Habían llegado a una ciudad con extrañísimas casas de adobe y árboles que parecían pirules, y Eligio recordó algunos alrededores de la ciudad de México. Irene estaba fascinada, todo lo que le habían contado de Nuevo México se quedaba chico, esa Española, así se llamaba la ciudad, sí era algo distinto a todo lo que había visto en Estados Unidos. Salieron de Española con el ánimo despejado porque ya estaban cerca de Santa Fe, la única otra ciudad visitable de Estados Unidos, pero entrar en ella representó para Eligio una desilusión total. Por doquier eran las mismas avenidas amplísimas, ejes viales de un kilómetro de ancho, los Pollos Kentucky, los McDonalds y Burgers Kings y Der Wienerschnitzels, Shells, Texacos, Conocos, Holiday Inns, Motel 6, Best Westerns, Albertsons, Alpha Betas, K Marts, Walgreens, Sears, Sambos, Woolcos, La Belles, Radio Shacks, Woolworths, Lafayettes, Custom Hi Fis, y por supuesto los grandes automóviles gasguzzlers, las agencias de autos, los bancos con sus cajas de servicio en su auto; como siempre, ni una glorieta, ni un camellón, ninguna flor, ninguna estatua, sólo kilómetros de asfalto, baratas-baratas-baratas, ofertas-muertas-de-media-noche-servicio-en-su-coche, iglesias con anuncios de neón, anunciando, gerundiando, el último grito de la boda, cien dólares de multa a quien tire basura en las carreteras, hi, how are you today!, patrullas con radares para atrapar a motoristas también enradarados, museos del Viejo Oeste, de aviones de guerra, de armamentos nucleares, parques vacíos, calles recorridas sólo por automóviles, sin peatones, sin perros, sin gatos, sin vendedores ambulantes, sin comercios pequeños, con servicios de plomería, albañilería, mecánica, carpintería y cerrajería más caros que una computadora casera.

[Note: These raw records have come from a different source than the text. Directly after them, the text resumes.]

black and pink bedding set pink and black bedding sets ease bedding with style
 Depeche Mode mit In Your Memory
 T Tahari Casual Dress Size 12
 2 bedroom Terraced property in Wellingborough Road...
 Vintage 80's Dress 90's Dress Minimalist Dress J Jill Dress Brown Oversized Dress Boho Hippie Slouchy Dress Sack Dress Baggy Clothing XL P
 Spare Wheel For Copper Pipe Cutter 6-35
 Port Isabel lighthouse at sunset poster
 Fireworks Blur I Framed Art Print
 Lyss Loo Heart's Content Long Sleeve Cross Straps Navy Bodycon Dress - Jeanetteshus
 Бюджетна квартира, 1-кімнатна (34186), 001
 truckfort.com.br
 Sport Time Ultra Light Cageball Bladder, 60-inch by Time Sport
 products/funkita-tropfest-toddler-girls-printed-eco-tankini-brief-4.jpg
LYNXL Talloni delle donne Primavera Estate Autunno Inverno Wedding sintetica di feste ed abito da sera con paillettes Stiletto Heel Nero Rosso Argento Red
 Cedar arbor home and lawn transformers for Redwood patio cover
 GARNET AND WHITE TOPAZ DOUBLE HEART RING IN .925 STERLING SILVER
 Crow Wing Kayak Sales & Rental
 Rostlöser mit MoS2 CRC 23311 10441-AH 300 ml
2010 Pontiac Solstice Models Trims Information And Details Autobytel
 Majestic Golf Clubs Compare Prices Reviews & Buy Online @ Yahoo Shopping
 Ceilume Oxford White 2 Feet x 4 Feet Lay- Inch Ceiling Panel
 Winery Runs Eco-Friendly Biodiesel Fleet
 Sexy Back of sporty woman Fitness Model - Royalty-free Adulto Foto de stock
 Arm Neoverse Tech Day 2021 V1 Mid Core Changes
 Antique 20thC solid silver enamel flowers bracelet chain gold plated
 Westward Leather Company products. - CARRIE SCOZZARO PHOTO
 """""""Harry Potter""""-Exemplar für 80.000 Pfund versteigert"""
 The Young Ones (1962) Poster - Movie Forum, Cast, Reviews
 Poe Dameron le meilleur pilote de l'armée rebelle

En Santa Fe había nieve en las calles, pero no como en Taos o en Denver, y todo indicaba que en esas regiones sureñas cada vez había menos nieve, o que no había empezado a caer aún. Llegaron a la parte vieja de la ciudad y Eligio comprendió por qué Santa Fe era algo distinto en Estados Unidos: tenía un zocalito muy coqueto con portales y quiosco. A Irene le encantaron los indios, que tenían puestos bajo los portales y vendían joyas de turquesa a precios de platino. Todo era una mezcla de ciudad mexicana y de pueblo de vaqueros, pero indudablemente había algo propio, irrepetible, una atmósfera como la del atrio de la Catedral, la primera iglesia de a deveras que Eligio había visto desde que estaba en Estados Unidos, un atrio inmenso y diversas variedades de pinos bellísimos, nevados, lástima que era Irene y no Susana la que viajaba con él, pues Irene era también extranjera en Nuevo México y veía todo con ojos tan fascinados que Eligio pensaba que todo eso era incompatible con el otro espíritu revolucionario y militante, Cuba sí Yanquis no, el pueblo unido jamás será vencido, no nos moverán, repetía Joan Báez en el autoestéreo con un español mejorado después de setenta y siete años de práctica.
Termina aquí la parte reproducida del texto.